The Economist, 18 December 2021.
Richard Hollick started working for Cambridge University Press in 1965 and remained there in various capacities for 29 years in London, Cambridge, and finally New York. He then switched sides, and worked for Oxford University Press in New York, retiring in 2013. His daily blog Making Books is full of great stuff, especially for people from his generation, like me.
He recently spotted possibly the most egregious example of automatic hyphenation, in a copy of The Economist, no less, and shown above. As he says in the accompanying post, with a sigh, all the established editorial authorities don’t actually forbid you to take over a single letter — because nobody would dream of doing such a thing. But automatic H&J programs which don’t have minimum character numbers specified may well resort to this.
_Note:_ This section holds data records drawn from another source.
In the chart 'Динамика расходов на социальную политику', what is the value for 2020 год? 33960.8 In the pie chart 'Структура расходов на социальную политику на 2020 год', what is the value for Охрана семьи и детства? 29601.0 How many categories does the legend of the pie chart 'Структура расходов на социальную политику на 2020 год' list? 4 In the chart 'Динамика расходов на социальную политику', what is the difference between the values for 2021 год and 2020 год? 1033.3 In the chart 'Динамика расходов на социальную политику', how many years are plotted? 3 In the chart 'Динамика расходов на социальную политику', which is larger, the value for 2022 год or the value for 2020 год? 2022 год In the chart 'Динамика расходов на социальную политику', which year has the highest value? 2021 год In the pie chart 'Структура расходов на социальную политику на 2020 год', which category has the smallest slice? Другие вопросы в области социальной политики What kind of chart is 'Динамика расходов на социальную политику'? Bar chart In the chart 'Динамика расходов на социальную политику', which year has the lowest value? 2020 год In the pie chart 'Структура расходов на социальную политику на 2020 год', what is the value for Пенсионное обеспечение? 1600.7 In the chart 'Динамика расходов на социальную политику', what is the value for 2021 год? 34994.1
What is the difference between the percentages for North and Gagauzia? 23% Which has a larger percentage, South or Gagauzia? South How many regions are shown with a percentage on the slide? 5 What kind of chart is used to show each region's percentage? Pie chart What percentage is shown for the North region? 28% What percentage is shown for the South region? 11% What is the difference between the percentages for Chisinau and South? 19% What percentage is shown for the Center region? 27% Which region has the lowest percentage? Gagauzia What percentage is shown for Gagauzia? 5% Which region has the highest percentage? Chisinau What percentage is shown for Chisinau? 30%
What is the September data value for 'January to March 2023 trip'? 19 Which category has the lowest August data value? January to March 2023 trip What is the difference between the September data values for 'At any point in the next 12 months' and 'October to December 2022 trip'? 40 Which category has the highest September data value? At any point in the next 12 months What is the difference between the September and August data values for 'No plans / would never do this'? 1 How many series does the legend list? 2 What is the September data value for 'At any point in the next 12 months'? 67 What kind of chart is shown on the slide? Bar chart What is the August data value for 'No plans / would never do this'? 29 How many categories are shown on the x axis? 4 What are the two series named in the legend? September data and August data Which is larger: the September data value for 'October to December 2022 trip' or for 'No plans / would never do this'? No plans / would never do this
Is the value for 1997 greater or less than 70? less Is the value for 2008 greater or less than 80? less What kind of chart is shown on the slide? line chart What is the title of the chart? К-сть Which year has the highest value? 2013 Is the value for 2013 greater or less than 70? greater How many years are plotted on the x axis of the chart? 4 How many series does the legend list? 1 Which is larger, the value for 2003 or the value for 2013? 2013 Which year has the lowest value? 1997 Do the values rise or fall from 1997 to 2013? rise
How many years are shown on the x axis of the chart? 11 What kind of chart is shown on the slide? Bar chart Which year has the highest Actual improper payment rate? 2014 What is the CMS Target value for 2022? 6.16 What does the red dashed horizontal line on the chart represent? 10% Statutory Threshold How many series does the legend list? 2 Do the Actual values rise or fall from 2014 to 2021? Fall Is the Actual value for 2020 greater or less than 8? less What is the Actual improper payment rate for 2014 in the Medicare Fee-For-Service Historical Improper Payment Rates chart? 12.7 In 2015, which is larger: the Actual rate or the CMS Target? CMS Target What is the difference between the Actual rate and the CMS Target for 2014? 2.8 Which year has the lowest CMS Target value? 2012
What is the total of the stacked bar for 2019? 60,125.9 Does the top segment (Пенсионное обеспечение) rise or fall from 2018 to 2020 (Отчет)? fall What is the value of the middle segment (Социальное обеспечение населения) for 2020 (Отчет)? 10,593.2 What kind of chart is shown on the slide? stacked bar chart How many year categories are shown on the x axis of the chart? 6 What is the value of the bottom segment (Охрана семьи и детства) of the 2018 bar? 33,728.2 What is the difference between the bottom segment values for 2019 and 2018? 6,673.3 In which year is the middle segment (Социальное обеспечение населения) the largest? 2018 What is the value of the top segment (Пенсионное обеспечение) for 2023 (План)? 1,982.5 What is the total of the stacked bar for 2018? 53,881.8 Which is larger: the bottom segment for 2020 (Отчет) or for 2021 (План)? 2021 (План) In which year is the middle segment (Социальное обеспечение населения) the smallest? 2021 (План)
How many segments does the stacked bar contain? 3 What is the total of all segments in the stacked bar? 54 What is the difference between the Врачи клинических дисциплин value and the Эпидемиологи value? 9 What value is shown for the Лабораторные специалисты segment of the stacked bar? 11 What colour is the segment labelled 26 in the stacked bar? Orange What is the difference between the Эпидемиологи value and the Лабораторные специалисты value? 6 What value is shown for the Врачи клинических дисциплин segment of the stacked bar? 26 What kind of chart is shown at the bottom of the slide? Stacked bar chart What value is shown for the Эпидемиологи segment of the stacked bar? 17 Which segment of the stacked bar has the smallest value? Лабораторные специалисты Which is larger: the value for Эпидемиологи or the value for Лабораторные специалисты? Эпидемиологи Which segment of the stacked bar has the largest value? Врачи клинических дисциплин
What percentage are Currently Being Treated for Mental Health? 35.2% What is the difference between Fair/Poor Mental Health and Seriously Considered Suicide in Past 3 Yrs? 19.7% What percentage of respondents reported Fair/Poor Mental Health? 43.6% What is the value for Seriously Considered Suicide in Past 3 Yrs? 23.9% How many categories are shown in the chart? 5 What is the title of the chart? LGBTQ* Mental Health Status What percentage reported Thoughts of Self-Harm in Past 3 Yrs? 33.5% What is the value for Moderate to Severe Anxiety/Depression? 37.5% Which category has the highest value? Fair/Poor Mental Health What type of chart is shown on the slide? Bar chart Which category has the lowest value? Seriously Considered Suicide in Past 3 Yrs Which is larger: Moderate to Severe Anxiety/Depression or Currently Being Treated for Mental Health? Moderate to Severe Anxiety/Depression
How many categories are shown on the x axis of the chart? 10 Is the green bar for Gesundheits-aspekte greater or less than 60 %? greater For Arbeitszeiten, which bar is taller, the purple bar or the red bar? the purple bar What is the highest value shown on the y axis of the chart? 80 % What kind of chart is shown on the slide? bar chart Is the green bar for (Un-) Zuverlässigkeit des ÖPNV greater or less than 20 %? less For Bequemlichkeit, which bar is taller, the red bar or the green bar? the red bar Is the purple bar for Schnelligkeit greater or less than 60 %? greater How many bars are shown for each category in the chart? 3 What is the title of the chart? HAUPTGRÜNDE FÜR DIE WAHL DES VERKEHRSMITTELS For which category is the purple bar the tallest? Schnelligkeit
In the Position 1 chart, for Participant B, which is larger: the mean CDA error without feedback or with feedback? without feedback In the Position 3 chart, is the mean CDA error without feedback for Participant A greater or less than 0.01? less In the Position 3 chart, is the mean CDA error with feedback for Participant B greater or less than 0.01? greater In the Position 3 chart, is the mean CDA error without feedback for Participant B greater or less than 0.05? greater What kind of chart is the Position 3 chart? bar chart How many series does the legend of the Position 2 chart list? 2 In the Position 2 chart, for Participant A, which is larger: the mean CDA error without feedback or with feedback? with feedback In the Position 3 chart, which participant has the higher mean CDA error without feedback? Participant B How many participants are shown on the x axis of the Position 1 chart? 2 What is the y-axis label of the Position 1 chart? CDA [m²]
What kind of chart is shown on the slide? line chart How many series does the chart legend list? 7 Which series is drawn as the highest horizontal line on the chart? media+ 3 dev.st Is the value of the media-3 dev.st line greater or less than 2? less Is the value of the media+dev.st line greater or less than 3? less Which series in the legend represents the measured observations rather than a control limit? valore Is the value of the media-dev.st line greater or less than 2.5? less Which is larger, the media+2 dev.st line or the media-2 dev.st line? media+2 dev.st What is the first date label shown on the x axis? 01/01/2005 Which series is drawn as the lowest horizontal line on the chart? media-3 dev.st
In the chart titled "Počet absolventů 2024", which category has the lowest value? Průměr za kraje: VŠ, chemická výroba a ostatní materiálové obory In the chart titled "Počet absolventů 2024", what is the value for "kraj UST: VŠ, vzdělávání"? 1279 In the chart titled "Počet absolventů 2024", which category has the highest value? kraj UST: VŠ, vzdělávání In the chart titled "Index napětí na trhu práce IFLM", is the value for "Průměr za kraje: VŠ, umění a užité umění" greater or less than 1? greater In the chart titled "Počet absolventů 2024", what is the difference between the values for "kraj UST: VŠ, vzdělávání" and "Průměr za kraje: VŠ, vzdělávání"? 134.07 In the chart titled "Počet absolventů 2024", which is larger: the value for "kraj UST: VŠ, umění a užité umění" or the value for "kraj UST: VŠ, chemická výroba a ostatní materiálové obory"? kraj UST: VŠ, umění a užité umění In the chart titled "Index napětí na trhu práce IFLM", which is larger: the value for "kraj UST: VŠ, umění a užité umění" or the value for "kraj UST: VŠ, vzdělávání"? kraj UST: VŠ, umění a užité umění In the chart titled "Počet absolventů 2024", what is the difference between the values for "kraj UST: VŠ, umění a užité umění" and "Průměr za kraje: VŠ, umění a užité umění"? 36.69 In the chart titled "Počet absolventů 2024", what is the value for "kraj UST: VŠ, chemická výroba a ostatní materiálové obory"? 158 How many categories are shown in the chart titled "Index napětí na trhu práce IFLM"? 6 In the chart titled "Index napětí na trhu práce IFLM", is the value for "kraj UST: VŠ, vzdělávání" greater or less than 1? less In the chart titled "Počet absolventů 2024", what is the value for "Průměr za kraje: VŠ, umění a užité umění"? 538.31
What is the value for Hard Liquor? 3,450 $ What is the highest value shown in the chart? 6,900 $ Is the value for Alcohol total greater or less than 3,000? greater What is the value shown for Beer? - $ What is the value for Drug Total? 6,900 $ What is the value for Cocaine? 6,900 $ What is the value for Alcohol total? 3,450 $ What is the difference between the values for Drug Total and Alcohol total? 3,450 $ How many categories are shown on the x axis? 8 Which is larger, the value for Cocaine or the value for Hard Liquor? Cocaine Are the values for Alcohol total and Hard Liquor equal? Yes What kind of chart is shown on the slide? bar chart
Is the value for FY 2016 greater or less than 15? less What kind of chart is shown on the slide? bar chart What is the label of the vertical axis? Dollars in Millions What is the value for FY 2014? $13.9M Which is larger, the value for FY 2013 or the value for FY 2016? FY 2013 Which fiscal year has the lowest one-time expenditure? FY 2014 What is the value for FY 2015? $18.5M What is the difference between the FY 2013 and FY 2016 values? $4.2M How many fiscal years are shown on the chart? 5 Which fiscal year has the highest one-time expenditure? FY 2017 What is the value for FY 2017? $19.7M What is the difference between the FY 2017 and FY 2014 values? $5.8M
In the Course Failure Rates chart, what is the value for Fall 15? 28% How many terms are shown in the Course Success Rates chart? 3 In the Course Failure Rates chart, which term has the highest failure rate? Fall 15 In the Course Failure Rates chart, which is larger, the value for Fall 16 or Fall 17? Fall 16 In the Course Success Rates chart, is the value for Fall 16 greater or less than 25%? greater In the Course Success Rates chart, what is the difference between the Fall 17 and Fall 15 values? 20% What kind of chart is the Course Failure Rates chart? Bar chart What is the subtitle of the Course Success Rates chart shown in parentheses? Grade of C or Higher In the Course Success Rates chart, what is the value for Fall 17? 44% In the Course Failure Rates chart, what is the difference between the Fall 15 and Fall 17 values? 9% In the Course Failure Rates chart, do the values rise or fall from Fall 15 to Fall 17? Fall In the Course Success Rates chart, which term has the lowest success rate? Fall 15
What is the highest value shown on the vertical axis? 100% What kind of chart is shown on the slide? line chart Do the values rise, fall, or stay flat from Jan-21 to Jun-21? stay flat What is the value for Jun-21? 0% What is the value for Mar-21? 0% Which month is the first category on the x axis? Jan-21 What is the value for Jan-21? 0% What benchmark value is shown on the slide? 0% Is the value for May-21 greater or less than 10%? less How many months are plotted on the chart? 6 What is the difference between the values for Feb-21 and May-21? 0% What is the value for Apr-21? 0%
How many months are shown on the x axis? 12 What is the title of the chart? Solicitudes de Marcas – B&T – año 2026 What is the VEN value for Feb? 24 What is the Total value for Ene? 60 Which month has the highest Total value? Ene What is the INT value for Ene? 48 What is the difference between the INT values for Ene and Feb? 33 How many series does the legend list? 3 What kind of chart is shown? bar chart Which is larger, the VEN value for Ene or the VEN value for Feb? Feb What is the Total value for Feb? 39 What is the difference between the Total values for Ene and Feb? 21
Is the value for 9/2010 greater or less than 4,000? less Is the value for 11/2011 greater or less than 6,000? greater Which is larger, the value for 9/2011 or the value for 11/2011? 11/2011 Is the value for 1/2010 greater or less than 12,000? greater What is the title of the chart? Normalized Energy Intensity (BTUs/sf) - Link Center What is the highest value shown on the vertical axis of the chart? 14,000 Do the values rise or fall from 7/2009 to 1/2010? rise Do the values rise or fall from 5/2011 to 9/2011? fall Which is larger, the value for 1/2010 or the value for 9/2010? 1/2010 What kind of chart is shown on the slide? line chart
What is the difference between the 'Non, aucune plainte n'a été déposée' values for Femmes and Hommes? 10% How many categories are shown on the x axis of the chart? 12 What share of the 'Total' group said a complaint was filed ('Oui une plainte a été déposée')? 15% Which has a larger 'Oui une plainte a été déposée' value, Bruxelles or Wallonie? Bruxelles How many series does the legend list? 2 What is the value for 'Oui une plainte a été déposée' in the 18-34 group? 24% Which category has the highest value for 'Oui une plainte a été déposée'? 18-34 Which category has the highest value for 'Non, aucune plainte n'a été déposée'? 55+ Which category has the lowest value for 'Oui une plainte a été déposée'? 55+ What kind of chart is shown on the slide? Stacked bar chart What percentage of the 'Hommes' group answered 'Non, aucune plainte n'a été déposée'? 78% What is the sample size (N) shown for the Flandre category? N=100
Once again, old crusties like me mutter into our metaphorical beards and say it wasn’t like that in our day. This is principally because the human element has been taken out of the make-up of typeset text. A long time ago, I came across a description of how a traditionally trained Linotype compositor worked:
[He] knew, remembered and observed a set of rules for splitting words. He had to be ready to decide who to ‘turn the line over’, how to deal with word breaks, how much white space was tolerable between words. This decision-making influenced his setting from the first character of the line till the last. (Cynthia Cockburn, Brothers: Male Dominance and Technological Change, 2nd edition, Pluto Press, 1991.)
A fine explanation of exactly what is now missing.
There are several other unfortunate hyphenations in that excerpt. A function of centering text rather than aligning it left or right, for a time when ‘meaning’ has lost its primacy.